Tuberculosis (TB), caused by pathogen Mycobacterium tuberculosis, ranks as the top infectious killer in the world, with the highest mortality even exceeding those from human immunodeficiency virus (HIV). Moreover, the prevention and control of TB have become more difficult because of the emergence and rapid dissemination of multidrug-resistant, extensively drug-resistant, and totally drug-resistant M. tuberculosis strains. In addition, after the development of rifampicin, few effective anti-TB agents were developed. The significant morbidity and mortality of TB, as well as its continuously emerging drug resistances, have posed great threats to the human health. Hence, novel anti-TB agents with increased potency and efficacy are urgently needed.

With the antibiotics abuse and the emergence of multidrug-resistance among human pathogenic bacteria, finding new antibiotics has become one of the important goals for drug research. Due to the unique marine physiological environment, marine actinomycetes, one of the main sources of marine microbial natural products, can produce much new secondary metabolites with potential bioactivity, which provide a new resource for drug research and development (Bull et al. 2000; Kamjam et al. 2017). In 2019, 145 new marine natural products were discovered from Streptomyces, accounting for 62.5% of bacterial sources, which indicated that Streptomyces played an important role in the mining of marine natural products (Carroll et al. 2021). In addition, it is estimated that more than 40% of the known microbial secondary metabolites are produced by actinomycetes, and more than 70% of the discovered natural antibiotics are from actinomycetes, such as gentamicin, erythromycin, cephalosporin and rifamycin (Dhakal et al. 2017; Emiliana et al. 2018). Up to now, more than 50% of antibiotics are developed from Streptomyces, which makes Streptomyces the main antibiotic producing microorganism in the pharmaceutical industry (Demain 2014).

Items listed in a dataset
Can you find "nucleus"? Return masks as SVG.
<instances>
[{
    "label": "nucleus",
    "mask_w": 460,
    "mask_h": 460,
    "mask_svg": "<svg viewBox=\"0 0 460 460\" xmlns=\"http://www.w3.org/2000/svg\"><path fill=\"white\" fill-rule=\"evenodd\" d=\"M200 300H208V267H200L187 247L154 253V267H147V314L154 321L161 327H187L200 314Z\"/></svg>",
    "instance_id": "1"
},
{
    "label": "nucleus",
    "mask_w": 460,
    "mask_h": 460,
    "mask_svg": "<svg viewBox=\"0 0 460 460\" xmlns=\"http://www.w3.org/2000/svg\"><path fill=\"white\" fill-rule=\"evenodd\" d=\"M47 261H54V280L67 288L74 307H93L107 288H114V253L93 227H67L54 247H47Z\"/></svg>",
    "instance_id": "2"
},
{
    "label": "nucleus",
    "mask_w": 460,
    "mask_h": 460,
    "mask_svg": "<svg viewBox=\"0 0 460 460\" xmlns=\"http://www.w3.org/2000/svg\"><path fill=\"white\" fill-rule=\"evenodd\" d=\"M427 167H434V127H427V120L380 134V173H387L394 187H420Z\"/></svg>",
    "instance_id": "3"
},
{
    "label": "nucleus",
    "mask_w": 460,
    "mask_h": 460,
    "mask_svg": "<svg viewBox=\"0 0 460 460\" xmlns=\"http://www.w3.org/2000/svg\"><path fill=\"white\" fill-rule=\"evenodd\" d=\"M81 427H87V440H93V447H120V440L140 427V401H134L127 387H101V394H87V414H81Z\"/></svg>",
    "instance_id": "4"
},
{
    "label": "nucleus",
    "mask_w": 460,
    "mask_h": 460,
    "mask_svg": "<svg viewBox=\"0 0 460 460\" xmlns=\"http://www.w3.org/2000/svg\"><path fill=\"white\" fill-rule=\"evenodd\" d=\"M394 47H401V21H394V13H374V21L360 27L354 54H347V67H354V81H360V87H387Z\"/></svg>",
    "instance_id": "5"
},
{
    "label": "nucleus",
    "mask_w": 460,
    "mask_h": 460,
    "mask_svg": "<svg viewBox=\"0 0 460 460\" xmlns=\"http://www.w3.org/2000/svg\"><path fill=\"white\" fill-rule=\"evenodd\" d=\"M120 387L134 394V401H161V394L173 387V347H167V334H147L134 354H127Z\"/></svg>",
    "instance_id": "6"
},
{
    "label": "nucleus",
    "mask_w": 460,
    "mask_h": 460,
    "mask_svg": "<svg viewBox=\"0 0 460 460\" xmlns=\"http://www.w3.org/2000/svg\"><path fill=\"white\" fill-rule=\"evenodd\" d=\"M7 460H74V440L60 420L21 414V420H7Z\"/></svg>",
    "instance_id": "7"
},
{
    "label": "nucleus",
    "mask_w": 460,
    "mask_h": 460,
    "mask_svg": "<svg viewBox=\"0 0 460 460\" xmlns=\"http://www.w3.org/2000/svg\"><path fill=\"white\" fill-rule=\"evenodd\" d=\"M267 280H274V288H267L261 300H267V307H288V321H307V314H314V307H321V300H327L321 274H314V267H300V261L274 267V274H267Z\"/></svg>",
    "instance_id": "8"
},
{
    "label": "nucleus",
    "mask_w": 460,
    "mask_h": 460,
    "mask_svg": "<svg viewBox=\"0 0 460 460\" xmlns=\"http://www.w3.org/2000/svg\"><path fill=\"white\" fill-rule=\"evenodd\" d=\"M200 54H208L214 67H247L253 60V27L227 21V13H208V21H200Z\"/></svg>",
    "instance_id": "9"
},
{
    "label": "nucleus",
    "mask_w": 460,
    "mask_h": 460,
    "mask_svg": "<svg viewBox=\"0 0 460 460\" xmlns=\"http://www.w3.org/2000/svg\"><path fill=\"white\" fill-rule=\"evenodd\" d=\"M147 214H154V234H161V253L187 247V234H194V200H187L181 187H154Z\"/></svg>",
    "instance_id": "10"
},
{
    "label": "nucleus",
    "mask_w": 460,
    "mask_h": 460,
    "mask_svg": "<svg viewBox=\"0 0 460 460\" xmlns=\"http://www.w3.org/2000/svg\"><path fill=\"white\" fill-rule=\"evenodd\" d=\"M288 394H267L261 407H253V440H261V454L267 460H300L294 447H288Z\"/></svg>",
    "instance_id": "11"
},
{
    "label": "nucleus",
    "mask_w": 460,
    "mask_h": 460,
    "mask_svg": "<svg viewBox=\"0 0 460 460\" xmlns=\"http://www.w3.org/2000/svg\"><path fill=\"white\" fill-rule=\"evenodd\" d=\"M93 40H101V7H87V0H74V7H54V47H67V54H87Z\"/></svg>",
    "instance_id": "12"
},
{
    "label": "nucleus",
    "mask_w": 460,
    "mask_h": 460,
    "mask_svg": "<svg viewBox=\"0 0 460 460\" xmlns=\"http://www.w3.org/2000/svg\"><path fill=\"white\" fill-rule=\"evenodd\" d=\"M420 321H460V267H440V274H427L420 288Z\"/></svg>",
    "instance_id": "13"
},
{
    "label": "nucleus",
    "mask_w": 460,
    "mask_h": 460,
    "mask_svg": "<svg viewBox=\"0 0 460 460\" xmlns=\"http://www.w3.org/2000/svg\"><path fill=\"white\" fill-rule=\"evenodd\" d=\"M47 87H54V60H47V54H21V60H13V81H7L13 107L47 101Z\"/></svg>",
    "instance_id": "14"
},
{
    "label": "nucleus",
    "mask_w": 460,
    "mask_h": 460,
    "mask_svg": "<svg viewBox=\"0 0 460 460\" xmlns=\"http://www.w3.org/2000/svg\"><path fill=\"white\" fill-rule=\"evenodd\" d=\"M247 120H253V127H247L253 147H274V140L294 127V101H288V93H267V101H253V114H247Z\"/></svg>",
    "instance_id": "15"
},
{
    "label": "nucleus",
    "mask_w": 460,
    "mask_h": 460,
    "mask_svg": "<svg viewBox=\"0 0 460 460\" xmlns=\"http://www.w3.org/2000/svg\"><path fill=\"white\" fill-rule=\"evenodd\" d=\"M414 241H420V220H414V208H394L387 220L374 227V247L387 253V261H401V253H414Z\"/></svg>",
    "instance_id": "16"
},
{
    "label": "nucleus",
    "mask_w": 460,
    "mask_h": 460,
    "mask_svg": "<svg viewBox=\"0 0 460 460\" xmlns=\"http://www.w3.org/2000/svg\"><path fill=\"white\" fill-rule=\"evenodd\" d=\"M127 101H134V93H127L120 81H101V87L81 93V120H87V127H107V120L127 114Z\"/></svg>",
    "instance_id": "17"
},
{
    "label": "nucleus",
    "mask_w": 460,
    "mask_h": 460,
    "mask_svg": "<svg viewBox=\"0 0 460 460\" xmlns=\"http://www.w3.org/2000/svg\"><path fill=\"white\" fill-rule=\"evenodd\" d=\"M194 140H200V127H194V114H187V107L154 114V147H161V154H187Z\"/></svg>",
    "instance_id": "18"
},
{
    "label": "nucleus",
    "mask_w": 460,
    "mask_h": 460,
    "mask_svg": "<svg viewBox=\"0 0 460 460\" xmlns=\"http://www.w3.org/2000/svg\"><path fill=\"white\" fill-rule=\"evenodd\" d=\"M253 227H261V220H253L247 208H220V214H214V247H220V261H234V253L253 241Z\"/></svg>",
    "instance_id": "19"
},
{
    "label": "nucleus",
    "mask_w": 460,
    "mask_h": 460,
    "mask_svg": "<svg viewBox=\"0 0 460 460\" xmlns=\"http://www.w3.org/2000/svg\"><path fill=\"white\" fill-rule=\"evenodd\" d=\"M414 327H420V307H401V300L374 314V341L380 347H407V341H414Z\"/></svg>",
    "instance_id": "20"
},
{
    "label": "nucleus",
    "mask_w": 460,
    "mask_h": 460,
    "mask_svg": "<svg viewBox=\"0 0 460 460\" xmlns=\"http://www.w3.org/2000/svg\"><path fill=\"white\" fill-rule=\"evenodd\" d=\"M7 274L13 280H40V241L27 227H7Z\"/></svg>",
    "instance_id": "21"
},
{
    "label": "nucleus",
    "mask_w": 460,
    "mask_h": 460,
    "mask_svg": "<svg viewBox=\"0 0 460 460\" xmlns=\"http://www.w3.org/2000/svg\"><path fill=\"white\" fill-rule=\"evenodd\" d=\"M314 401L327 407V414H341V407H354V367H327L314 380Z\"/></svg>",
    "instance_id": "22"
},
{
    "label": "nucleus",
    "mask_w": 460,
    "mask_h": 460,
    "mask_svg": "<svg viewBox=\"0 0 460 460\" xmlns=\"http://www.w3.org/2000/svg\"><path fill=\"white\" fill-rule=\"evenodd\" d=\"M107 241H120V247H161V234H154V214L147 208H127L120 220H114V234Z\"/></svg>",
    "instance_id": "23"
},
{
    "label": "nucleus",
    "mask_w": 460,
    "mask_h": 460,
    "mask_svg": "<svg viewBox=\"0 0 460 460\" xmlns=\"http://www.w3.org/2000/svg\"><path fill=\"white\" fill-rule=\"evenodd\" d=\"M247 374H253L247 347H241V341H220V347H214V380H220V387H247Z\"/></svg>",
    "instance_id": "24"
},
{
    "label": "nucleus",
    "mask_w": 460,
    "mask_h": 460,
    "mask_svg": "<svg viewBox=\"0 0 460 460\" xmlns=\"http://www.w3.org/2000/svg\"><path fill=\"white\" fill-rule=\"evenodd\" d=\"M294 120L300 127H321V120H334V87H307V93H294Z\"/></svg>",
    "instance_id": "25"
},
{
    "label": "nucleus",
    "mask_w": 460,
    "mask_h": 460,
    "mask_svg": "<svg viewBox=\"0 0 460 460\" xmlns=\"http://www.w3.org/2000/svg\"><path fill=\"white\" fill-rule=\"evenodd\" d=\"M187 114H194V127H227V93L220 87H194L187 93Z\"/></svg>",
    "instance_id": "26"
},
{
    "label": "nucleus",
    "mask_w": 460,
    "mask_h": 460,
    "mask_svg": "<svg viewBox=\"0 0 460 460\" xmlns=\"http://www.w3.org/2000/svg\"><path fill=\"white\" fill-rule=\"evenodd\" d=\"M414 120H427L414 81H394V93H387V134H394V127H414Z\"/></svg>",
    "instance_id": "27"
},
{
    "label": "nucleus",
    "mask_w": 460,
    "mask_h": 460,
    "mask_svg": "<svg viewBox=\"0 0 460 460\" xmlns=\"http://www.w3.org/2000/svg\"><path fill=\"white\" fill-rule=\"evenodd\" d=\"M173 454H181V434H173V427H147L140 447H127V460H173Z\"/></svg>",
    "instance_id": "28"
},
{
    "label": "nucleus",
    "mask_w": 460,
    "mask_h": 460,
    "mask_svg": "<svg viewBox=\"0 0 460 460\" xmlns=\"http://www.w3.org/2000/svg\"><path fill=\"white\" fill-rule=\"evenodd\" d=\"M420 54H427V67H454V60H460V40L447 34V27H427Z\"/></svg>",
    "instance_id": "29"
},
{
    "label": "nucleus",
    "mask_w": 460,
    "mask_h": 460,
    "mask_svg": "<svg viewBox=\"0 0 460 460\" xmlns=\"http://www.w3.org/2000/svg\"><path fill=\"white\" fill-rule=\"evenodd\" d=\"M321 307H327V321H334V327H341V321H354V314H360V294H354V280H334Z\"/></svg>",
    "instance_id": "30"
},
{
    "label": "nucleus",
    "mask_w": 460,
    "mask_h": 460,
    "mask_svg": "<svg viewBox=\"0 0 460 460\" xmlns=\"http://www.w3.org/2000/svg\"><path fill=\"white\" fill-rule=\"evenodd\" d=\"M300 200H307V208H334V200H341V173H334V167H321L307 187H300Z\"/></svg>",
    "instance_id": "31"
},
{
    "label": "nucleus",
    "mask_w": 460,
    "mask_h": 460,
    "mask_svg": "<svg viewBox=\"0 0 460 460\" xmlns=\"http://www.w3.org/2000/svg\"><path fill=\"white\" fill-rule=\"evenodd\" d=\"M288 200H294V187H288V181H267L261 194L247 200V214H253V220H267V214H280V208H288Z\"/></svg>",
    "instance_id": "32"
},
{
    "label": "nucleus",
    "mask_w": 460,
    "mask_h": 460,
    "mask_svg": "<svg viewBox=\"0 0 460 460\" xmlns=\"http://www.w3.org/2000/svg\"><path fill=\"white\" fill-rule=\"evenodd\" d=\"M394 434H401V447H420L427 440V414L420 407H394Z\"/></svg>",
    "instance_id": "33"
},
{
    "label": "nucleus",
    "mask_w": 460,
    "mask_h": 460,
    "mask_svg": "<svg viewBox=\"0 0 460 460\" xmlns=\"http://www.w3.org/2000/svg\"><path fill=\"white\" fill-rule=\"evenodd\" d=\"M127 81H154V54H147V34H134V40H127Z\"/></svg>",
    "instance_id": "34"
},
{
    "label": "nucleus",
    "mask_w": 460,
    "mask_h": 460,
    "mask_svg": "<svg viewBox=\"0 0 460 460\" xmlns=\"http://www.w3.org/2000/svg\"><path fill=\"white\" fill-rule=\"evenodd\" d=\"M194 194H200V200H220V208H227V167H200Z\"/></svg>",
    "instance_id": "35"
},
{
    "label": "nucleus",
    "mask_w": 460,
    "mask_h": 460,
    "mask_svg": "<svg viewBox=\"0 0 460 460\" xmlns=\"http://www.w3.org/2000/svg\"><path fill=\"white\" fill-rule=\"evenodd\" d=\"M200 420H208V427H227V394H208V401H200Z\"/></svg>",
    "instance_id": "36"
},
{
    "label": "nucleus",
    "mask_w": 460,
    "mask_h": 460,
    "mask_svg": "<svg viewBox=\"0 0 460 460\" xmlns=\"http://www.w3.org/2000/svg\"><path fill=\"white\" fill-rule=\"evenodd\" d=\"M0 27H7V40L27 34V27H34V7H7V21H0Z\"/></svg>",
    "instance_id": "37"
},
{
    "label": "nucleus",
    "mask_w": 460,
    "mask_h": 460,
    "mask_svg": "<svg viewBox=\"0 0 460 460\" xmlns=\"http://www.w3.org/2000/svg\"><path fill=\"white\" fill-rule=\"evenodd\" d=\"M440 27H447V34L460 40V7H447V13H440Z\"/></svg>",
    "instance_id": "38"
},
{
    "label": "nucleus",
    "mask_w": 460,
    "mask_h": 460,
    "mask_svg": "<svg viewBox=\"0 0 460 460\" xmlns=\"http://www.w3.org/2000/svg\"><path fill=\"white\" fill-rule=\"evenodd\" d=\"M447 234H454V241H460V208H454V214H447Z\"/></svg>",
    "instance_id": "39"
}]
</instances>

Activity list:
A. Please update the antibiotics passage by writing out its text starting at "Tuberculosis (TB), caused" and ending at "are urgently needed.", with "human health" replaced by "public health".
B. Decide whether each statement agrees with the antibiotics passage. For each one, answer yes or no and quote the words of the passage that decide it.
(i) More than 70% of the discovered natural antibiotics come from actinomycetes.
(ii) The 145 new marine natural products discovered from Streptomyces in 2019 made up half of bacterial sources.
(iii) Many effective anti-TB agents were developed after rifampicin.
C. Continue the antibiotics passage from its last sentence.

Task responses:
A.
Tuberculosis (TB), caused by pathogen Mycobacterium tuberculosis, ranks as the top infectious killer in the world, with the highest mortality even exceeding those from human immunodeficiency virus (HIV). Moreover, the prevention and control of TB have become more difficult because of the emergence and rapid dissemination of multidrug-resistant, extensively drug-resistant, and totally drug-resistant M. tuberculosis strains. In addition, after the development of rifampicin, few effective anti-TB agents were developed. The significant morbidity and mortality of TB, as well as its continuously emerging drug resistances, have posed great threats to the public health. Hence, novel anti-TB agents with increased potency and efficacy are urgently needed.

B.
(i) Yes: "more than 70% of the discovered natural antibiotics are from actinomycetes"
(ii) No: "accounting for 62.5% of bacterial sources"
(iii) No: "after the development of rifampicin, few effective anti-TB agents were developed"

C.
Ilamycins, also called rufomycins, are novel cyclic heptapeptides processing rare _L-3-nitrotyrosine and _L-2-amino-4-hexenoic acid (Cheng et al. 2018), which was first discovered by Takita T in Streptomyces insulates (Takita et al. 1962; Kazmaier and Junk 2021). Recently, six new ilamycins (B₁, B₂, C₁, C₂, D and E₁) were isolated from a South China deep sea-derived strain Streptomyces atratus SCSIO ZH16 (Ma et al. 2017). In addition, ilamycins E₁/E₂/F/B₁ (Fig. 1) are produced by the genetically engineered mutant strain (S. atratus SCSIO ZH16 ΔilaR) (Ma et al. 2017), among which ilamycins E₁/E₂ have strong and selective anti-tuberculosis activity against M. tuberculosis H37Rv with the minimal inhibition concentration (MIC) value of 9.8 nM, which is 30-fold lower than that of the first-line anti-TB drug rifampicin (MIC 0.3 μM) (Zhou et al. 2019). However, the initial fermentation conditions of the strain producing ilamycins E₁/E₂ had only a production of 13.51 mg/L, which could not match the demands of new drug research and development. Although the total synthesis of ilamycins E1/E2 had been achieved afterwards, their synthetic route involved with more than 20 steps and less than 2% overall yield, apparently not satisfactory for industrial and clinical applications. Hence, it is an urgent requirement to scale-up the production of ilamycins E₁/E₂ though microbial fermentation.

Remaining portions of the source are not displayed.